Dün olduğu gibi bugün de.
Ve öyle görünüyor ki, önümüzdeki zaman diliminde de ha keza aynı, "kırılganlık" var.
O da şudur;
Parti liderliği ve Parti siyaseti.
İşte,
Burda açık ara ile "farklı" bir zihniyet söz konusudur.
Derler ya; "iki başlı mahmur".
Burda daha bir "iki başlılık" var.
***
Kılıçdaroğlu.
Liderlik vasfıyla; "toparlayıcı" hatta uzlaştırıcı görünmüyor.
Bilakis,
Kürsüdeki "fikriyle".
Koltuktaki, zikri, "pek" örtüşür değil.
Teşhiste, hata olmazsa "o da", Sosyal Demokratlar "tanımının" hangi, siyasi kulvarı, kucakladığından, be-haberdar.

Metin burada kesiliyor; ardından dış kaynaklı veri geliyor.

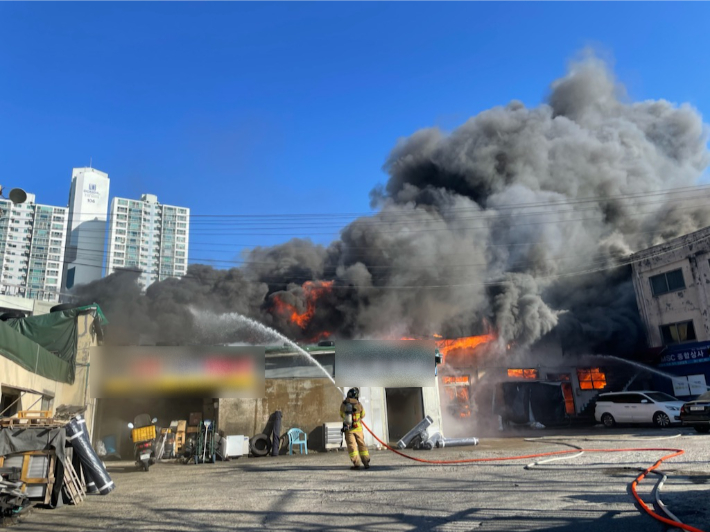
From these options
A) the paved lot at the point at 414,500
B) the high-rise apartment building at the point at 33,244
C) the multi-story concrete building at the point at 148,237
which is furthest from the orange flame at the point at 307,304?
the high-rise apartment building at the point at 33,244

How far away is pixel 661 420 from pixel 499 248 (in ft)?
73.2

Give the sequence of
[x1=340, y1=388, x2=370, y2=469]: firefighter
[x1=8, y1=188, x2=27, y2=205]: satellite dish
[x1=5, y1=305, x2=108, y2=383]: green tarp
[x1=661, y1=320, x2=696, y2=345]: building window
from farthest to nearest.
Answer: [x1=661, y1=320, x2=696, y2=345]: building window
[x1=5, y1=305, x2=108, y2=383]: green tarp
[x1=340, y1=388, x2=370, y2=469]: firefighter
[x1=8, y1=188, x2=27, y2=205]: satellite dish

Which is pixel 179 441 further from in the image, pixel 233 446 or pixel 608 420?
pixel 608 420

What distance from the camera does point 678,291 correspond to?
28.8 metres

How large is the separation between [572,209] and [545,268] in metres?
8.46

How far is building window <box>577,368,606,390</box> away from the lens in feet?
92.6

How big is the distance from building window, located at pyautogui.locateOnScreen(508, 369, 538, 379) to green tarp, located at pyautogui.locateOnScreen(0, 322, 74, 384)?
20.5 m

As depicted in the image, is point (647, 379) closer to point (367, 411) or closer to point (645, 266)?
point (645, 266)

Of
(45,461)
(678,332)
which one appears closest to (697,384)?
(678,332)

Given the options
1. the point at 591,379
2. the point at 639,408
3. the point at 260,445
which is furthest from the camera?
the point at 591,379

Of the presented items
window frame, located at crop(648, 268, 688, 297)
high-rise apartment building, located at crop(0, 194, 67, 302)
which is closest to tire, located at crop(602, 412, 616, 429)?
window frame, located at crop(648, 268, 688, 297)

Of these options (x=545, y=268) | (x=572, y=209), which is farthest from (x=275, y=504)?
(x=572, y=209)

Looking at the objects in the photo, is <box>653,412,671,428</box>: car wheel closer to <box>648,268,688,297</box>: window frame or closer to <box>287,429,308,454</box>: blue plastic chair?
<box>648,268,688,297</box>: window frame

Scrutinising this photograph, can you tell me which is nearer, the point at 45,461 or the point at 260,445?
the point at 45,461
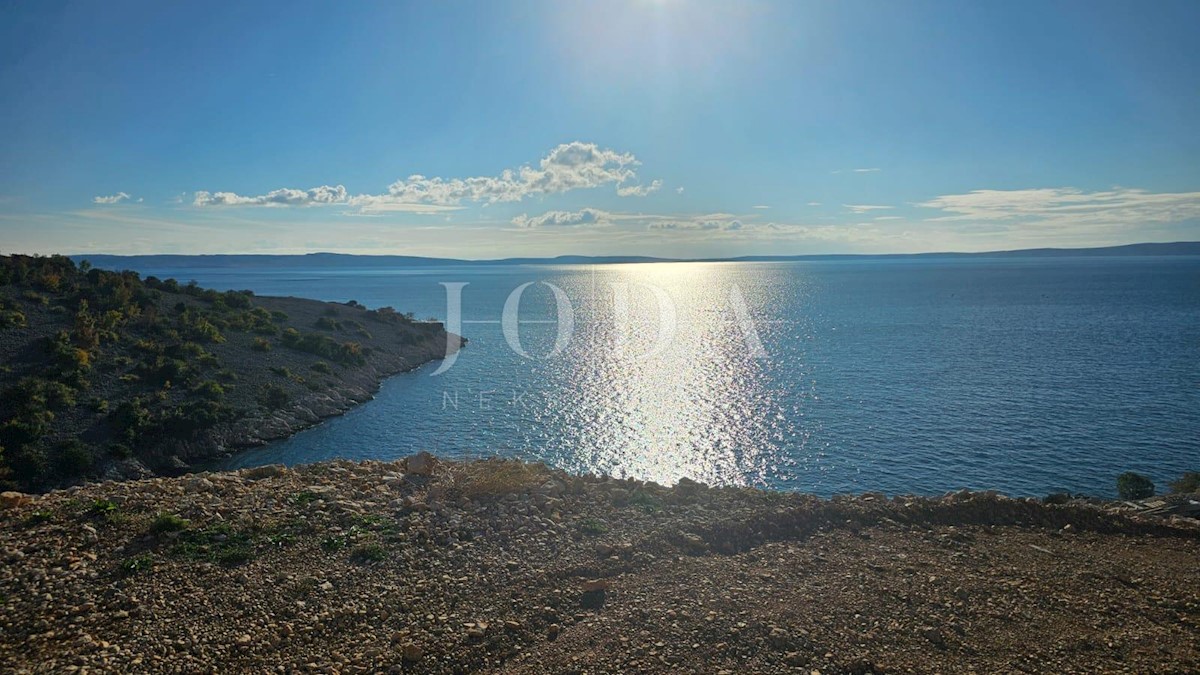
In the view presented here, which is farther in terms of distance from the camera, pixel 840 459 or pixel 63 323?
pixel 63 323

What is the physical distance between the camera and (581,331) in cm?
9819

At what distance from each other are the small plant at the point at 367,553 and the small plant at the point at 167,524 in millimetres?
4090

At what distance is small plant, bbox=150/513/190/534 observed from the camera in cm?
1386

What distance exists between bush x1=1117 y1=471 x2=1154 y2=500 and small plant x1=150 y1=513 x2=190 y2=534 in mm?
36267

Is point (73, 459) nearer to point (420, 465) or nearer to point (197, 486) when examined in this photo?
point (197, 486)

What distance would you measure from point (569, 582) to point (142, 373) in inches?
1653

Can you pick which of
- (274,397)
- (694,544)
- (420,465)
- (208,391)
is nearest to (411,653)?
(694,544)

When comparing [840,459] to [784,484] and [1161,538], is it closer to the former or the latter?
[784,484]

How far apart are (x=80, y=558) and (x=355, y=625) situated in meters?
6.51

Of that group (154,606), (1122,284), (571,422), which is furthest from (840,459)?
(1122,284)

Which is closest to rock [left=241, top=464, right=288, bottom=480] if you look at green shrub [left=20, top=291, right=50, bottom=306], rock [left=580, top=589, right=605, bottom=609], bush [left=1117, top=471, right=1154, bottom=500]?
rock [left=580, top=589, right=605, bottom=609]

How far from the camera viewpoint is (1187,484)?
27422 mm

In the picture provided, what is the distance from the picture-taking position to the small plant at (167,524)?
13.9 m

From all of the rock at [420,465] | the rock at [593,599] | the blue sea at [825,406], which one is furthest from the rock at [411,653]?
the blue sea at [825,406]
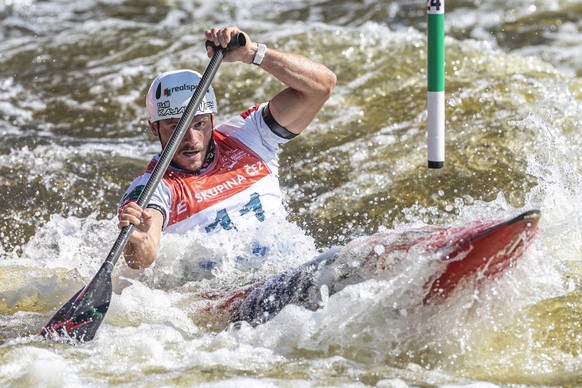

Kafa mı karışık bilemiyorum.
Ama,
Görünen o ki, "CHP" bu kurultayla "her ne kadar" huzur bulma umudu içerisinde idiyse de.
Öyle görünmüyor.
***
CHP.
Ve Kılıçdaroğlu.
"İktidar Mücadelesi" gayesi içerisinde ise.
2014'te,
Cumhurbaşkanlığı Seçiminde; "AK Parti ve Erdoğan'ın" konumuyla oluşacak, siyasi, atmosfer.
Belli bir prim yaratabilir;
Gayesiyle bu düşüncenin yol haritasında, CHP şunu net olarak "ortaya" koymalı.
O da;
Zihniyet "değişikliğidir" ve aciliyet isteyen birinci koşuldur.
Bunu da;
Doğru minvalde teşhis ve tespitle, ikmal etmelidir ki.
Yeni arızalar; oluşmasın.
***
Belki;
Fikri tekrar olacaktır.
Ama,
CHP "zihniyet" değişikliğinde, sorgulayıcı olmalı.
Neden;
Güneydoğu'da, CHP'nin "esamisi" bile okunmuyor.
Neden;
Tabela partisi olundu?
Kürt meselesine bakış?
Özelliklen de;
Devlet ile Millet "milliyetçiliğini", statükocu, "kimlikle" icra ettiğinin, "nelere mal olduğunu" görmeli.
***
Bölge halkının ifadesiyle; "Ka akıl..."
Evet,
İşte CHP bu zihniyet değişimindeki "yol haritasını" belirleyecek.
Buna;
Kafa yoracak, çözüm ve yeni hamleler üretebilecekler açısından; "yetersiz".
Velhasıl;
CHP "beyi-nen, fikren ve siyaseten" şu veya bu liderin hikmetiyle değil, kendi hükmüyle "toplumsal merkeze" kendini taşımalı.
Siz,
Halkın ve milletin, "kenarından" içtihada dâhil olursanız, elde edebileceğiniz, "merkezden arta" kalan olur.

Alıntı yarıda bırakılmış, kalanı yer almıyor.